Identifying adolescent females at high risk of pregnancy in a pediatric emergency department
- View All
PURPOSE: Emergency departments (EDs) care for adolescent females with unmet reproductive health care needs. Our objective was, among adolescents presenting to a pediatric ED, to estimate pregnancy risk, describe pregnancy intentions, and identify potentially modifiable factors associated with pregnancy risk. METHODS: Using a paper-based questionnaire, we surveyed females aged 15-19 years presenting to our ED, assessing health care access, sexual behaviors, pregnancy intentions, and receptivity to interventions.

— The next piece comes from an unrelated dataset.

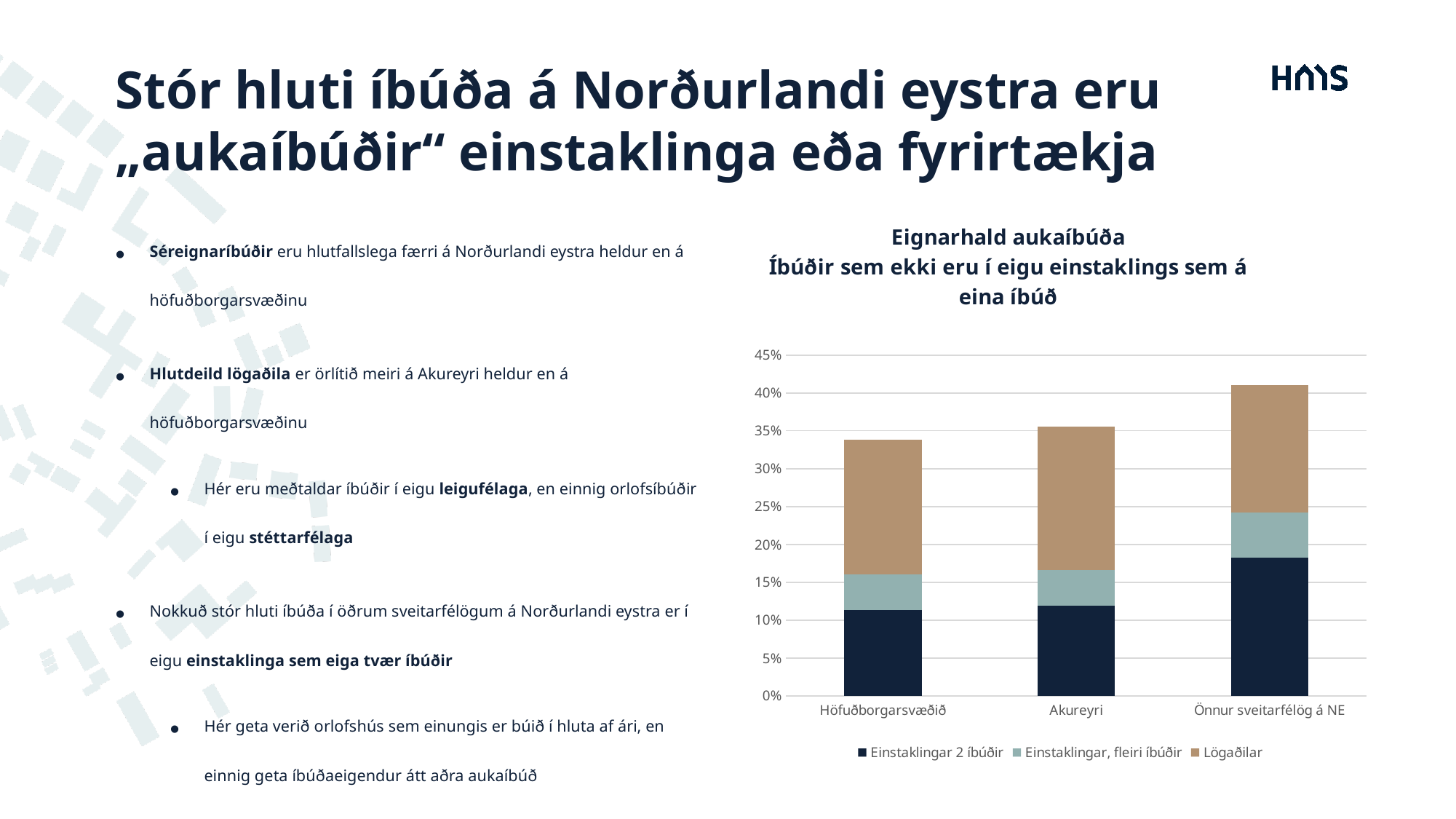
Which legend entry is shown in the tan/brown colour? Lögaðilar How many categories are shown on the x axis of the chart? 3 Is the total stacked value for Önnur sveitarfélög á NE greater or less than 40%? greater Is the total stacked value for Höfuðborgarsvæðið greater or less than 35%? less Is the value of Einstaklingar 2 íbúðir for Önnur sveitarfélög á NE greater or less than 15%? greater Which category has the highest total stacked bar? Önnur sveitarfélög á NE What is the first line of the chart title? Eignarhald aukaíbúða How many series does the chart legend list? 3 What kind of chart is shown on the slide? Stacked bar chart Which category has the lowest total stacked bar? Höfuðborgarsvæðið Which has a larger Einstaklingar 2 íbúðir segment: Höfuðborgarsvæðið or Önnur sveitarfélög á NE? Önnur sveitarfélög á NE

We calculated the pregnancy risk index (PRI), which estimates pregnancy risk in the subsequent 12 months, by assessing recent sexual activity, contraception at last intercourse, and known contraceptive failure rates. Independent sample t tests and analysis of variance were used to identify risk factors associated with increased PRI. RESULTS: Of 459 females enrolled, 13% were pregnant and 20% reported prior pregnancy. Among 399 nonpregnant females, 238 (60%) had intercourse in the prior 3 months and 73 (31%) used no contraception at last intercourse. Among nonpregnant adolescents, the PRI was 19.5, which equates to 19.5 expected pregnancies per 100 females per year. Factors associated with higher PRI included lacking a primary provider, prior ED visits, wanting a baby now, and reported partner wantedness of pregnancy. Half believed ED doctors should discuss pregnancy prevention, and one-quarter were interested in starting contraception in the ED. CONCLUSIONS: Nearly one-third of adolescent females in a pediatric ED were either pregnant or could be expected to become pregnant within a year. Screening questions can identify adolescents at high risk of pregnancy in the ED setting. These females should be the target for future pregnancy prevention interventions.